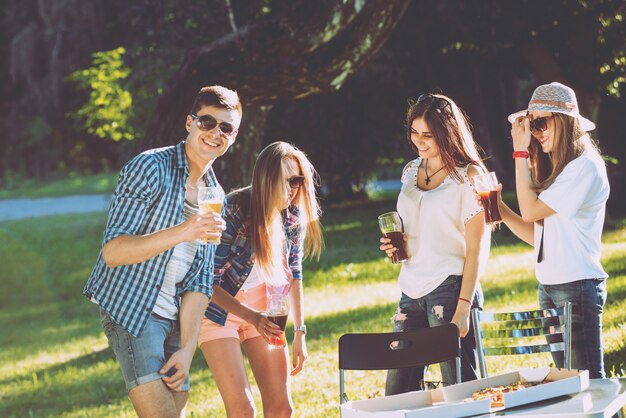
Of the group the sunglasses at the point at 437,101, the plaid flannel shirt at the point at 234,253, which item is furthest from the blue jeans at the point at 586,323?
the plaid flannel shirt at the point at 234,253

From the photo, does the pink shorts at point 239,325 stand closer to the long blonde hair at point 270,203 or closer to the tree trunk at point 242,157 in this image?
the long blonde hair at point 270,203

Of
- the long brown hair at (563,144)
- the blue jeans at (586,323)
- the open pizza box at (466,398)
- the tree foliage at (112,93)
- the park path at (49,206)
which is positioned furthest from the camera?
the park path at (49,206)

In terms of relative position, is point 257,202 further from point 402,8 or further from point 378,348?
point 402,8

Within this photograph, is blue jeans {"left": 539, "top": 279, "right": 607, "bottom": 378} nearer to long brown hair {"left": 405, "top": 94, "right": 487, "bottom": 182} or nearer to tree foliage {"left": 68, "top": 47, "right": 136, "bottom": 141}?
long brown hair {"left": 405, "top": 94, "right": 487, "bottom": 182}

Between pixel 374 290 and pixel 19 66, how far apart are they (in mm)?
14614


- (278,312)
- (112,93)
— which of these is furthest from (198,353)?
(112,93)

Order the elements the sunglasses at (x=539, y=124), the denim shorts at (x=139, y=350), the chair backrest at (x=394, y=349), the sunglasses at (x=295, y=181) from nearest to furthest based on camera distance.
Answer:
• • • • • • •
> [DIRECTIONS]
Express the stretch of rows from the line containing "From the photo, does" through the end of the rows, inclusive, as a JSON list of strings with one string per line, omitting blank lines.

> [THE COMPLETED TASK]
[
  "From the photo, does the pink shorts at point 239,325 stand closer to the long blonde hair at point 270,203 or closer to the tree trunk at point 242,157 in this image?",
  "the long blonde hair at point 270,203",
  "Of",
  "- the long brown hair at (563,144)",
  "- the blue jeans at (586,323)",
  "- the open pizza box at (466,398)",
  "- the tree foliage at (112,93)",
  "- the park path at (49,206)",
  "which is positioned furthest from the camera?",
  "the park path at (49,206)",
  "In terms of relative position, is point 257,202 further from point 402,8 or further from point 378,348?",
  "point 402,8",
  "Within this photograph, is blue jeans {\"left\": 539, \"top\": 279, \"right\": 607, \"bottom\": 378} nearer to long brown hair {\"left\": 405, \"top\": 94, \"right\": 487, \"bottom\": 182} or nearer to tree foliage {\"left\": 68, \"top\": 47, \"right\": 136, \"bottom\": 141}?",
  "long brown hair {\"left\": 405, \"top\": 94, \"right\": 487, \"bottom\": 182}",
  "Between pixel 374 290 and pixel 19 66, how far apart are they (in mm)?",
  "14614",
  "- (278,312)",
  "- (112,93)",
  "— which of these is furthest from (198,353)?",
  "(112,93)",
  "Order the elements the sunglasses at (x=539, y=124), the denim shorts at (x=139, y=350), the chair backrest at (x=394, y=349), the sunglasses at (x=295, y=181) from nearest to furthest based on camera distance.",
  "Answer:"
]